• _Lesetext_
^^^^^^^^^^^^^^^^

Um 16.30 h macht sich der Laufhaufen nach einer ausgedehnten Mittagspause auf Richtung Gelnhausen. Die Pause wird sehr unterschiedlich genutzt, aber eins ist wohl allen Arten gleich: Ruhe und Regeneration stehen im Vordergrund. Einige verdrücken sich lieber in die Halle, andere (wir gehören nach Möglichkeit immer zu diesen „anderen“) liegen auf der Wiese bzw. in den mitgebrachten Wohnmobilen oder sitzen auf Festzeltbänken vorm Van von Jochen, der einen Fernseher hingestellt hat, um der laufenden WM (Fußball, nicht Leichtathletik) Tribut zu zollen. Essen (Nudelsuppe, belegte Brötchen, Wurst und ... na???? natürlich KUCHEN) und Trinken gibt’s reichlich zu kaufen, so daß man sich wirklich rundum pudelwohl und bestens aufgehoben fühlen kann. Die Samstagsnachmittagsetappe mit Namen „Schneewittchen“ hat es dann schon ein bißchen in sich: 131 m rauf und 135 m runter hat die Pulsuhr eines Mitläufers angezeigt, die, barometrisch, außer dem Puls auch die Höhenunterschiede auf der zurückgelegten Strecke aufzeichnet. Man beendet den Lauf, der über verschiedenste Beläge führte, auf einer Tartanbahn, begibt sich dann unter die Dusche und evtl. noch zur (in allen Zielorten kostenlos angebotenen) Massage – und dann heißt es „Pasta fassen“ – in der Stadthalle findet die abendliche Nudelparty statt, die mit einer Tombola, auf der es auch immer Freistarts für das kommende Jahr zu gewinnen gibt, sowie Sanges- und Tanzeinlagen auch in diesem Jahr wieder aufgelockert wurde. Damit alle die nötige Nachtruhe bekommen, endet „das große Fressen“ um 22 h.

^^^^^^^^^^^^^^^^

• _Angezeigte Angaben_
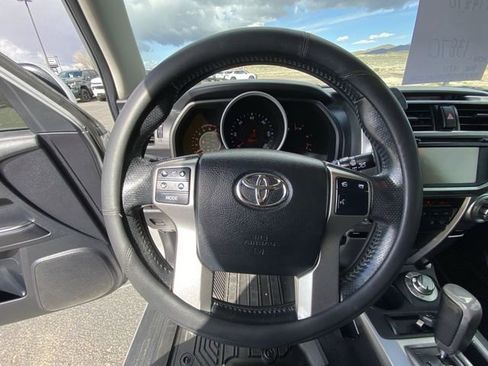 Used 2013 Toyota 4Runner Limited AWD/4WD image 14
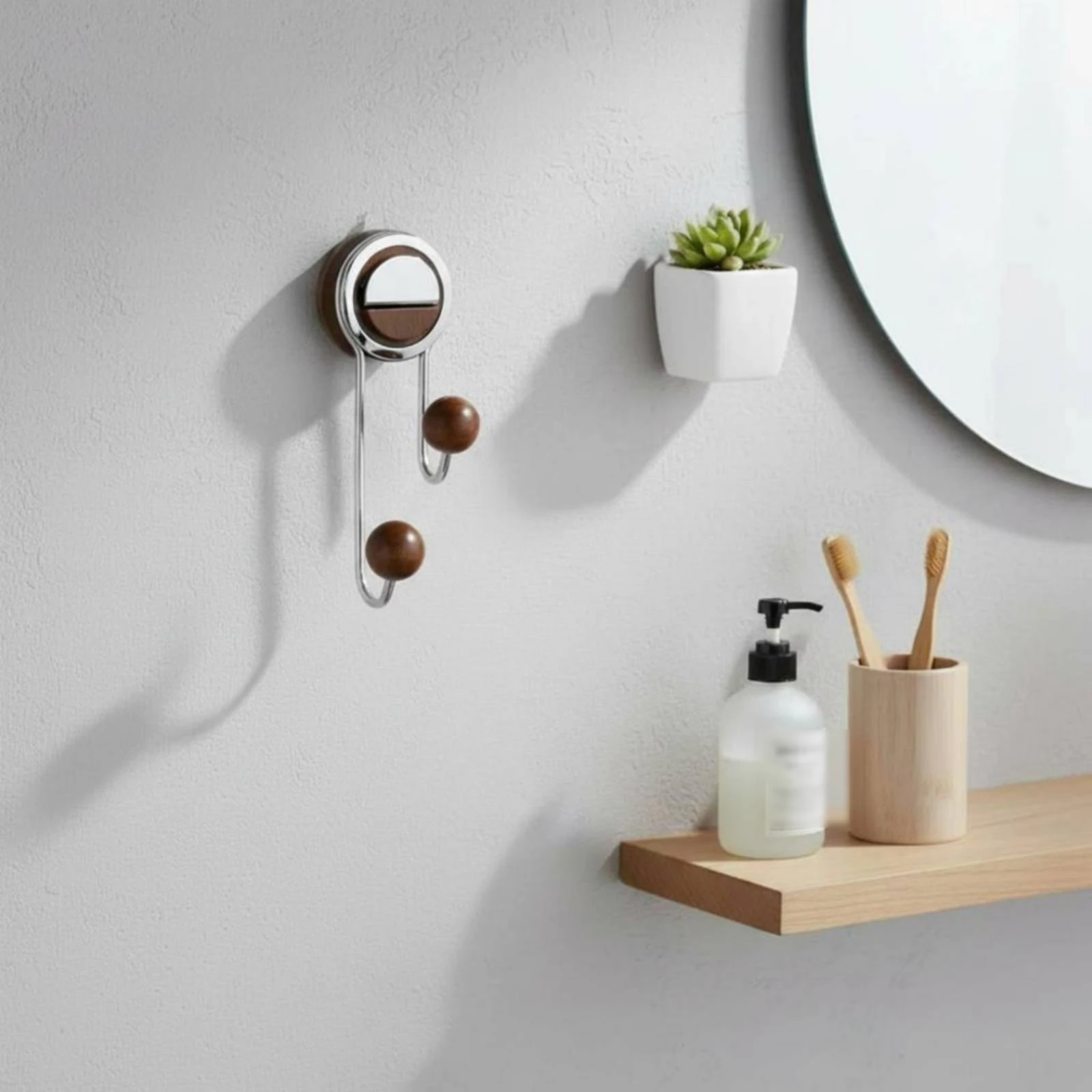 Suction Paper Towel Holder Space Saving Roll Tissue Organizer Under Cabinet Wrap Holder Long-Lasting Home Storage
Suction Paper Towel Holder Space Saving Roll Tissue Organizer Under Cabinet Wrap Holder Long-Lasting Home Storage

^^^^^^^^^^^^^^^^

• _Aufgabe_
Beantworte die folgenden Fragen zum Lesetext:
(a) Um wie viel Uhr macht sich der Laufhaufen auf Richtung Gelnhausen?
(b) Welchen Namen trägt die Samstagsnachmittagsetappe?
(c) Um wie viel Uhr endet die abendliche Nudelparty?

• _Antwort_
(a) Um 16.30 Uhr.
(b) „Schneewittchen“.
(c) Um 22 Uhr.